-- Records supplied --

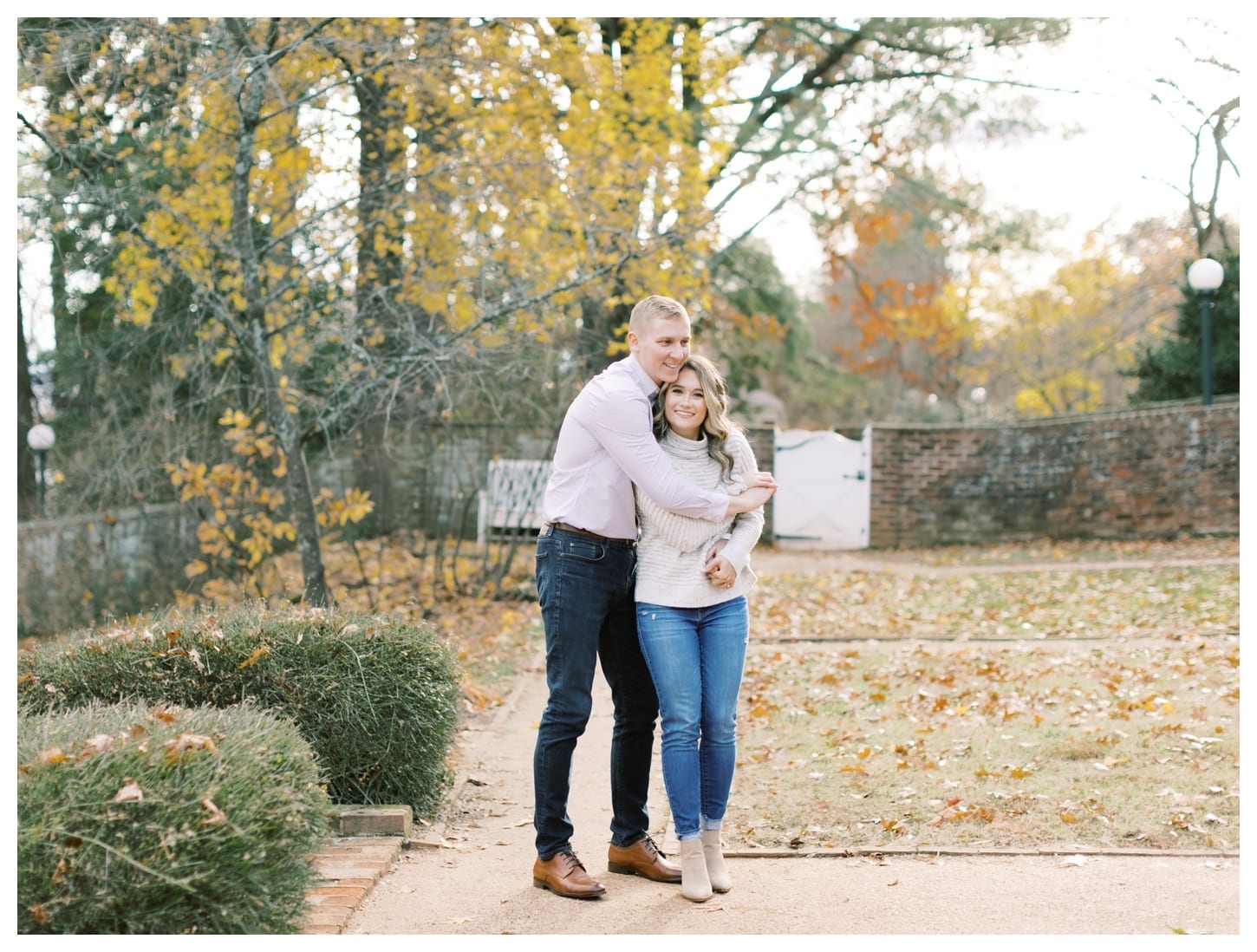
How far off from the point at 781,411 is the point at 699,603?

---

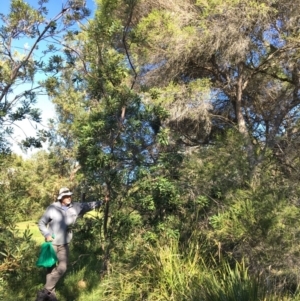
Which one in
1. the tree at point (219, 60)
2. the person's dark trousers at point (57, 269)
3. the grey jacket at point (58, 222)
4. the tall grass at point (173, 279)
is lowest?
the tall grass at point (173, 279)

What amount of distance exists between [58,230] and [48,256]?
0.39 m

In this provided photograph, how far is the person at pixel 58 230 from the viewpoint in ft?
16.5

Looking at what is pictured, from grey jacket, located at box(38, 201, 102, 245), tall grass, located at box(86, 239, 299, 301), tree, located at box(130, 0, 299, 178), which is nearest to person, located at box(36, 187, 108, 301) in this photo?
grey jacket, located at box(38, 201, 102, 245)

...

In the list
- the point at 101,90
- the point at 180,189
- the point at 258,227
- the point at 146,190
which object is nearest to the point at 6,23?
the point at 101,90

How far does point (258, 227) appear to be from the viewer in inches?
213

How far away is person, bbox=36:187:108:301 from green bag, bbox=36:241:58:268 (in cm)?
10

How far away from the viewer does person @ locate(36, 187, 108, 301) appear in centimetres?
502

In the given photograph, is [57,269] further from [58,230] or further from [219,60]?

-- Work to do --
Print the lines again exactly, starting at the line containing "How far away from" and ending at the line containing "In the given".

-- Task answer --
How far away from the viewer does person @ locate(36, 187, 108, 301) appear in centimetres?
502

In the given photograph, is [57,269] further from [58,230] or further from [219,60]?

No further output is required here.